Netflix obviously touted both its European expansion and its move into original content, as well as major deals like the recent one with Disney. There's not much word on new features or content besides what we've heard so far, but the company did say it was still working on its revamped individual profiles feature and would roll it out later this year if tests go well.
Netflix is still losing money internationally, but it exceeded expectations
Netflix spent early 2012 recovering from a price hike and attempted spinoff of its DVD business in 2011, and subscriber numbers have grown at a steady clip, from around 21.5 million US streaming customers at the end of 2011 to over 25 million by the third quarter of 2012. It lost money in the first quarter of 2012, but returned to profitability in the following months. But the company has faced growing challenges, particularly from studios who are realizing the value of the streaming video market, bus and from competitors like Amazon who are eating into Netflix's former lock on US streaming. It's also been working on expanding internationally, a field where it once again competes with Amazon and its subsidiary Lovefilm.
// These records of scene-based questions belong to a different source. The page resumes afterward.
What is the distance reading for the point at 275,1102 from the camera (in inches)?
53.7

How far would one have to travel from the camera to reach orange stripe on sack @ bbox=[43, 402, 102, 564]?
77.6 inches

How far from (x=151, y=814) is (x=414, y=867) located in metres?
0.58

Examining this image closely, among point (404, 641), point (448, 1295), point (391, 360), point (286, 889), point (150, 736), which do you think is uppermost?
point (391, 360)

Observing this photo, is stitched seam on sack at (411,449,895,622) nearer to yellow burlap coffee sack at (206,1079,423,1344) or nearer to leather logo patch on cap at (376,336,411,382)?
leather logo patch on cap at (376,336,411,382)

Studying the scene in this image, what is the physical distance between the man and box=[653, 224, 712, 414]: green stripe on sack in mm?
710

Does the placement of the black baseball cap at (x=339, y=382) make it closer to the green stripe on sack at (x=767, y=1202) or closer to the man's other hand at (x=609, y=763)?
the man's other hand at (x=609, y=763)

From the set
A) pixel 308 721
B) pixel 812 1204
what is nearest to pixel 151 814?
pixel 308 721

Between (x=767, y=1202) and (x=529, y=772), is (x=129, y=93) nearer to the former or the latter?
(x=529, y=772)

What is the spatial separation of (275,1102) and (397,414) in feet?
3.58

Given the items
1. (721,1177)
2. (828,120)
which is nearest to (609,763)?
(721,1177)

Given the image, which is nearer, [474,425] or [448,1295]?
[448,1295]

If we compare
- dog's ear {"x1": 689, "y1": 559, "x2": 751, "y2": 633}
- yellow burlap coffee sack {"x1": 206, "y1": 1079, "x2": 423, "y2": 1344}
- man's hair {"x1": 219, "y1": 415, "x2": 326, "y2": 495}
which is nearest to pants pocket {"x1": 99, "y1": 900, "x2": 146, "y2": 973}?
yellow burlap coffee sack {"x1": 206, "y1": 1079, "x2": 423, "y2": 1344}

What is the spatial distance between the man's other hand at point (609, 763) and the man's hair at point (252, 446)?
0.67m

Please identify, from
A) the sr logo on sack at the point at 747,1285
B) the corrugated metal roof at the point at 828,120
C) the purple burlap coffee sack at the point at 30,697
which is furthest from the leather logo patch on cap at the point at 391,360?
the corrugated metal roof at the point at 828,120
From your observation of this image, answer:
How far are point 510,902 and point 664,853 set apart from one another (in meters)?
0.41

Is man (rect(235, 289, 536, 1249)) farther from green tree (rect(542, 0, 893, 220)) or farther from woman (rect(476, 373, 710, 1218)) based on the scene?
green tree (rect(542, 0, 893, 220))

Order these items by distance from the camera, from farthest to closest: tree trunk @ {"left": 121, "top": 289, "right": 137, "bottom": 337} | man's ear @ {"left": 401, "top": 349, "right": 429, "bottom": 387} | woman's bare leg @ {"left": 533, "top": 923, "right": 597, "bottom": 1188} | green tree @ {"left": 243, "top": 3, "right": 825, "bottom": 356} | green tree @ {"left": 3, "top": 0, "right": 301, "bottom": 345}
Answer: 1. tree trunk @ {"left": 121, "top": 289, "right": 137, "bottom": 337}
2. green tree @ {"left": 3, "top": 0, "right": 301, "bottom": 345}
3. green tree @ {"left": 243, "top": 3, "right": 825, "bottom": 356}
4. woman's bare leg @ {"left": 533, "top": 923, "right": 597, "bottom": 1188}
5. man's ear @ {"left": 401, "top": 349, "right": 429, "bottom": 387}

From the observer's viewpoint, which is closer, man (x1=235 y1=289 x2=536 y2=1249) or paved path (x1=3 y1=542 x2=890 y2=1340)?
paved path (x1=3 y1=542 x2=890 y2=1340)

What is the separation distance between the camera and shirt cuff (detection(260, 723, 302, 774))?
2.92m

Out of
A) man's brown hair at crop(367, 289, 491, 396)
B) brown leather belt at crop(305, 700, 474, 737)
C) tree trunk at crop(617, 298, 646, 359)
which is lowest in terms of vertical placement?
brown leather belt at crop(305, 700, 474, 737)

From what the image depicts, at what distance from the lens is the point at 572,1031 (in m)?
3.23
These latest numbers, however, are excellent for the company, both in revenue and subscribers.
Update: On its call with investors, Netflix has spoken more about the importance of original series to its project, referring to it as both content and a form of advertising; in the original investor letter, it called it a "defining moment" for internet TV. At the same time, it's being circumspect about how this will affect other parts of its business, or whether we could see things like TV syndication or DVD releases for shows like House of Cards.
The company also addressed the current conflict over its improved high-definition content, which will only be available on ISPs that have signed up for the Open Connect initiative. It compared high-definition content to Apple's Siri, saying that companies often adopt new features only on older platforms. "On the engineering side, you can focus on a new use case... By doing that, we can be more efficient, not going through middlemen." It's probably not something that will satisfy ISPs, but Netflix is confirming that Open Connect is more than a technical requirement.